Though near the main island of Madeira, where the islands can often be seen on the horizon, the geology of the Ilhas Desertas is starkly different. The high, long, and rocky islands of the group are barren of topsoil, and the only vertebrate wildlife consists of about sixteen species of birds, including eight species of seabirds, and a scarce population of feral goats, rabbits, and rodents, brought from Portugal by the mariners who first reached the rocky shores. The Deserta Grande wolf spider and Madeiran wall lizard also exist in the fragile and arid ecosystem. There are a number of endemic arthropods and other invertebrates, however, that are more poorly studied. These include two species of endemic land snail: Discula lyelliana and Geomitra grabhami. They had not been observed for over a century, and were presumed extinct by the early 21st century. However, during conservation expeditions conducted between 2012 and 2017, experts from the Institute for Nature Conservation and Forests rediscovered small populations of the two snail species, each with fewer than 200 individuals. These snails were transferred to zoos in the UK and France and successfully bred in captivity. In 2024, more than 1300 of them were reintroduced to the wild on Bugio Island.

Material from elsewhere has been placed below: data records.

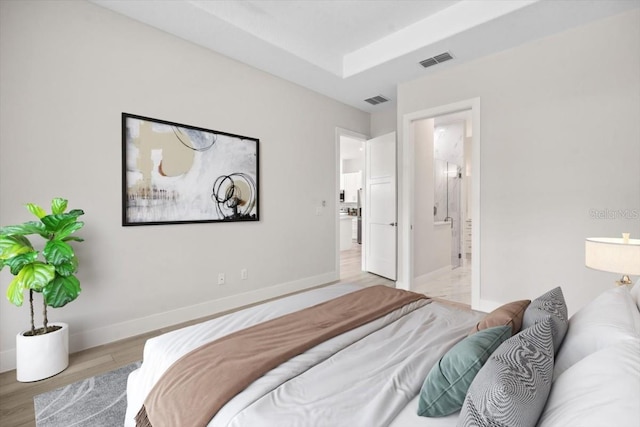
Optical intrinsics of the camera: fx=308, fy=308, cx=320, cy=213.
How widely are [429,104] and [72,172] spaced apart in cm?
383

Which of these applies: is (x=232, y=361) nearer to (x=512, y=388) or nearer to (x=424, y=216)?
(x=512, y=388)

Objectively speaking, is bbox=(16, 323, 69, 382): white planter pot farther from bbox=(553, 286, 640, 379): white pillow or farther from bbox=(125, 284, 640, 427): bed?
bbox=(553, 286, 640, 379): white pillow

The only inhabitable island, with its own water source, is Deserta Grande. This water is murky and scarce, and historic attempts to colonise the island failed due to the impracticability of agriculture.

A tiny colony of Mediterranean monk seals inhabits the beaches, and since 1990 the islands have been constituted as a nature reserve for their protection. In 1998, the colony numbered only eight; now the population is approximately forty seals. The only humans on the islands are the permanent wardens, geologists, occasional boaters, and those who work at the few research stations.

===Important Bird Area===
The Desertas archipelago has been recognised as an Important Bird Area (IBA) by BirdLife International because of its seabird colonies. These include Fea's and Bulwer's petrels, Cory's and Barolo shearwaters, band-rumped storm petrels, common terns and Caspian gulls.